The Times said the chancellor will use next week’s Budget to extend the tax holiday, which has exempted all buyers of houses under £500,000 from paying any duty at all since last July.
The holiday, credited with fuelling the surge in the housing market seen in the second half of last year, saves home buyers up to £15,000 on the cost of buying a house.
The paper did not indicate the source for the story, which follows a report in the Sunday Telegraph at the weekend that Sunak will extend the temporary stamp duty relief by six weeks.
The report also comes days after right-leaning think-tank the Centre for Policy Studies called on Sunak to extend the temporary holiday, describing the move as a “very effective form of stimulus for the construction industry”, which had given it the confidence to keep building through the downturn.

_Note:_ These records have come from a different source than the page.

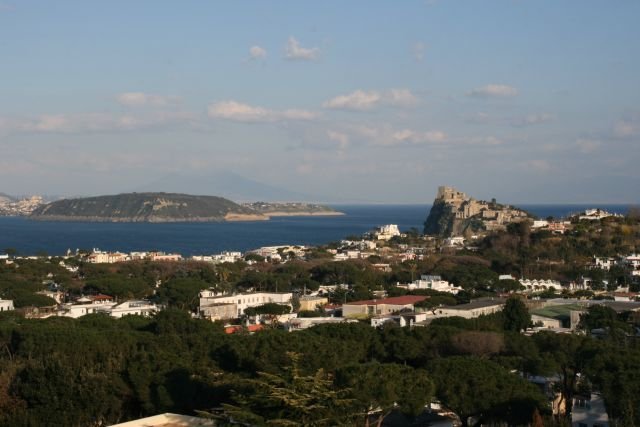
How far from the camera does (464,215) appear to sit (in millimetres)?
99000

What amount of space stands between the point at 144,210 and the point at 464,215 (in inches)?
3869

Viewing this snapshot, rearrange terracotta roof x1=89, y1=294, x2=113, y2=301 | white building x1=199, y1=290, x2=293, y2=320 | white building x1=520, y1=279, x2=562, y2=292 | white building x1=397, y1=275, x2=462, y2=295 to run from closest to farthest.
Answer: white building x1=199, y1=290, x2=293, y2=320
terracotta roof x1=89, y1=294, x2=113, y2=301
white building x1=397, y1=275, x2=462, y2=295
white building x1=520, y1=279, x2=562, y2=292

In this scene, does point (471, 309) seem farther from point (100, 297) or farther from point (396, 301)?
point (100, 297)

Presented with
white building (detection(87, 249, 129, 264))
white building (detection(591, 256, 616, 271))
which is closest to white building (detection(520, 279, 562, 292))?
white building (detection(591, 256, 616, 271))

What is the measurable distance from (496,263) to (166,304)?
23.4 m

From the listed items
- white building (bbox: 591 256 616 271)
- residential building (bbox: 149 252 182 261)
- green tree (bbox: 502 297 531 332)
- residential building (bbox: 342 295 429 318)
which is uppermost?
white building (bbox: 591 256 616 271)

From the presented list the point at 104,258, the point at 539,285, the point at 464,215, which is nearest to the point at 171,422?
the point at 539,285

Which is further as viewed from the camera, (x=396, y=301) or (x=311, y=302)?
(x=311, y=302)

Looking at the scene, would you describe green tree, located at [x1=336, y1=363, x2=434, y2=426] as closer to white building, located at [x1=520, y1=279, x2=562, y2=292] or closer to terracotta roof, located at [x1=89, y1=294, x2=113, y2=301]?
terracotta roof, located at [x1=89, y1=294, x2=113, y2=301]

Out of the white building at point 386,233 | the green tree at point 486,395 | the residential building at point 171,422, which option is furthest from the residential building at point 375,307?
the white building at point 386,233

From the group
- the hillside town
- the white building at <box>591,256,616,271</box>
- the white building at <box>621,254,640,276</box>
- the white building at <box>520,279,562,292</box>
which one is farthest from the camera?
the white building at <box>591,256,616,271</box>

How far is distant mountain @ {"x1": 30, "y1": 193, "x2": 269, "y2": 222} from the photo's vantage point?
183m

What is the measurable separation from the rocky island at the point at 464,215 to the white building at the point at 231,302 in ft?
163

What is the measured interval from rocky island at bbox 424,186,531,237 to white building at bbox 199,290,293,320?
49554 millimetres
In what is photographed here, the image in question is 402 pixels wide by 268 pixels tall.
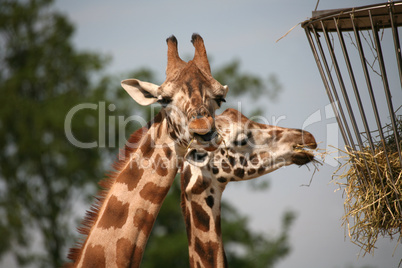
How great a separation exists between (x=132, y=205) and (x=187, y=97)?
102cm

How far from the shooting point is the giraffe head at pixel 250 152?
20.7ft

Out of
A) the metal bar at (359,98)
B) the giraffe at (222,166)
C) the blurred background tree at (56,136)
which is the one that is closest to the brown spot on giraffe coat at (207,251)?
the giraffe at (222,166)

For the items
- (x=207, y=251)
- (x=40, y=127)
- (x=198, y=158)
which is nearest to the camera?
(x=207, y=251)

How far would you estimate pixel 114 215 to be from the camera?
4.77 metres

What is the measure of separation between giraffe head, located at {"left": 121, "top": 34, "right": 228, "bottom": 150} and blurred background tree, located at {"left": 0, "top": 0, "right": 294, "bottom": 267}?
11702mm

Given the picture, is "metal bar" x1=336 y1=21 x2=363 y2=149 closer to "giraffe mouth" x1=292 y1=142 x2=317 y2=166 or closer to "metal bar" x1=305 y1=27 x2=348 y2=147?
"metal bar" x1=305 y1=27 x2=348 y2=147

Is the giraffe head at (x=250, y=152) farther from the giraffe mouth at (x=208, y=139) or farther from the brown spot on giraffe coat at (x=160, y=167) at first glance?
the giraffe mouth at (x=208, y=139)

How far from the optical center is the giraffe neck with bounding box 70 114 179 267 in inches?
185

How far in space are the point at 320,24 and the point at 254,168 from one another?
2.06m

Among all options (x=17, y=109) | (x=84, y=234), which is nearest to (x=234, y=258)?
(x=17, y=109)

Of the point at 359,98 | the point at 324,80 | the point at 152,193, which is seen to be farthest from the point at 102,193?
the point at 359,98

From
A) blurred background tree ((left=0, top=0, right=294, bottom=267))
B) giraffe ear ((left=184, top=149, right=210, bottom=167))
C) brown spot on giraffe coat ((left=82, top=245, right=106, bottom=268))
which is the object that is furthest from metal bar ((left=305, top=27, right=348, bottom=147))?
blurred background tree ((left=0, top=0, right=294, bottom=267))

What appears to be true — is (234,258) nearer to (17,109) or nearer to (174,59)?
(17,109)

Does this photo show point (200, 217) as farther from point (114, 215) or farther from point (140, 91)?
point (140, 91)
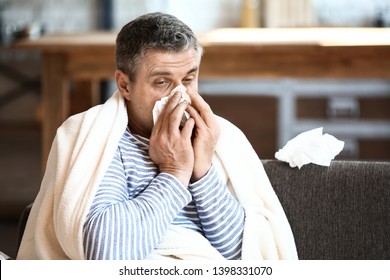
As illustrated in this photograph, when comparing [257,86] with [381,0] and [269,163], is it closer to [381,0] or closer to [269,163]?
[381,0]

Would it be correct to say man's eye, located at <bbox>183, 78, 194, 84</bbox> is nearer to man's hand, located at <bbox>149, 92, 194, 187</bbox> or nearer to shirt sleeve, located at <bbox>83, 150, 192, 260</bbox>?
man's hand, located at <bbox>149, 92, 194, 187</bbox>

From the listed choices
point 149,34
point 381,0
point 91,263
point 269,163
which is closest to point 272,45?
point 381,0

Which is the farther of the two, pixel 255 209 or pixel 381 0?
pixel 381 0

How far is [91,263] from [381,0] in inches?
126

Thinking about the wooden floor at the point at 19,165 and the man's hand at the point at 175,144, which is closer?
the man's hand at the point at 175,144

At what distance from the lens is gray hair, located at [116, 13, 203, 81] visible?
1.42 m

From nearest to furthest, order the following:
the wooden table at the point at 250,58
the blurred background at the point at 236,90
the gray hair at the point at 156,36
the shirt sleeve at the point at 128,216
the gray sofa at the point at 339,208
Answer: the shirt sleeve at the point at 128,216 < the gray hair at the point at 156,36 < the gray sofa at the point at 339,208 < the wooden table at the point at 250,58 < the blurred background at the point at 236,90

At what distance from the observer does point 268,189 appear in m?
1.56

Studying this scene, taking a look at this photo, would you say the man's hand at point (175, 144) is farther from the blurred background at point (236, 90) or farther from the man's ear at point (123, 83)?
the blurred background at point (236, 90)

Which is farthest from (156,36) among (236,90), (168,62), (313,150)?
(236,90)

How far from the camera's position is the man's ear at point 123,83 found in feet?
4.89

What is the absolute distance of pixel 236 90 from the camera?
4.10m

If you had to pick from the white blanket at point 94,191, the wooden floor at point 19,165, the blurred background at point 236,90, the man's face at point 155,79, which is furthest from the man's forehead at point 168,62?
the wooden floor at point 19,165

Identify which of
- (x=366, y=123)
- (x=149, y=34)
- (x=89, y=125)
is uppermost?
(x=149, y=34)
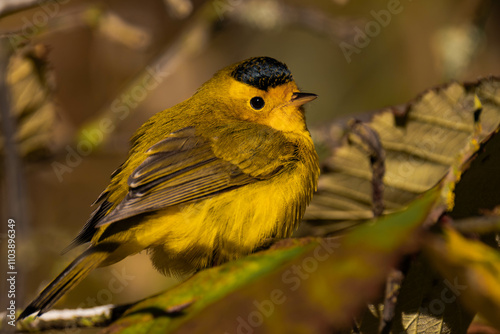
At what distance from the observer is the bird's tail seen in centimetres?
171

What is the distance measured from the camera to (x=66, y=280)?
1.86 meters

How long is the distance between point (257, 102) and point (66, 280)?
1.13 meters

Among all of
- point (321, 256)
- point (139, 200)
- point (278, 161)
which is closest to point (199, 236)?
point (139, 200)

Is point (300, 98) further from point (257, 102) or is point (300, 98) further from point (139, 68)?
point (139, 68)

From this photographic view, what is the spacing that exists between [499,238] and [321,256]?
58 centimetres

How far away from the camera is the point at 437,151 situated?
1931 millimetres

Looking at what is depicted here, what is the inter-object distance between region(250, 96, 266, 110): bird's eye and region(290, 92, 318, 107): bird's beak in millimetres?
139
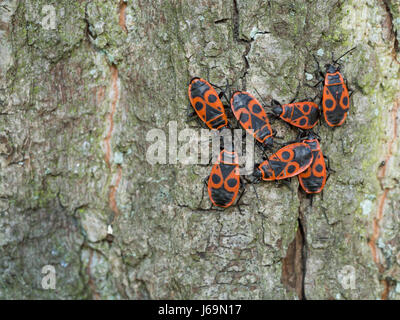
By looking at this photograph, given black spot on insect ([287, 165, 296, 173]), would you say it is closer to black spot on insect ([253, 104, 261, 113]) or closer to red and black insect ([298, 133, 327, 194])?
red and black insect ([298, 133, 327, 194])

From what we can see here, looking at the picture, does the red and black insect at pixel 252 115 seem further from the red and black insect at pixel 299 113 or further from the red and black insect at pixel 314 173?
the red and black insect at pixel 314 173

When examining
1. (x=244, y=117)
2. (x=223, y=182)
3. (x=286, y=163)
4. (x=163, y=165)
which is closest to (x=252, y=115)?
(x=244, y=117)

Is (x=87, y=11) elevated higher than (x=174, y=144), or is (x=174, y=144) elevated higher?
(x=87, y=11)

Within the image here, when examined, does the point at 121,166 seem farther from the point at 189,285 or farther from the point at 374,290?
the point at 374,290

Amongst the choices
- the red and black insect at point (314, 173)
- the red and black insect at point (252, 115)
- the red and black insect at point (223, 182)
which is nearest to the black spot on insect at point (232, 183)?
the red and black insect at point (223, 182)

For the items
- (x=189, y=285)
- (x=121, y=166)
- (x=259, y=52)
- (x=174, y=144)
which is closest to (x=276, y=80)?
(x=259, y=52)
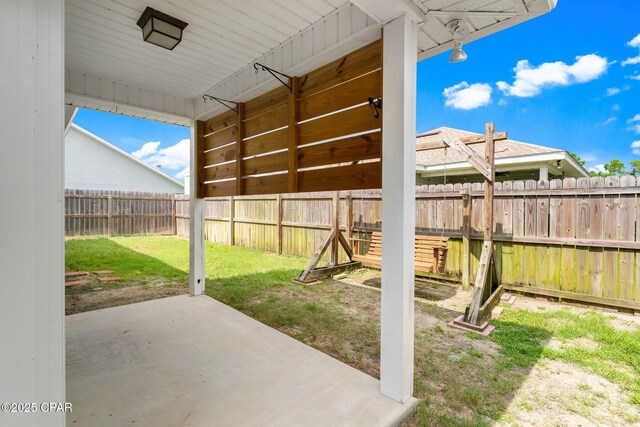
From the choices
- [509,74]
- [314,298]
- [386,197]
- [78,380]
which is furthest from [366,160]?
[509,74]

Online property portal Rightmove said the extension would allow another 300,000 transactions to complete within the holiday period, saving buyers around £1.75bn in duty.
Rightmove has previously said that, if the deadlines remains at 31 March, then 100,000 buyers who agreed purchases last year will miss out on the saving, due to extensive delays in the sale process brought on by the rush of transactions.
Iain McKenzie, chief executive of the Guild of Property Professionals, welcomed the report but called for Sunak to find a way to phase out the extension gradually. He said: “While it would be positive to see an extension, an abrupt end to the stamp duty holiday, whenever it happens, could cause harm to the economy and disrupt the property market.
“A gradual phasing out of the scheme would ensure that consumers still waiting to complete are not hit in the wallet and would make more sense, as a cliff-edge at any time is an unnecessary threat.”
Government figures released yesterday showed that residential transactions were at their highest January figure for 13 years last month following the surge in house sales in the wake of the stamp duty holiday, and as homeowners reassess their living situations in the light of the pandemic.
According to the ONS, house prices rose 8.5% last year as the market rebounded, however sales appear to be weakening this year in light of the latest lockdown and the expectation of the end of the stamp duty relief.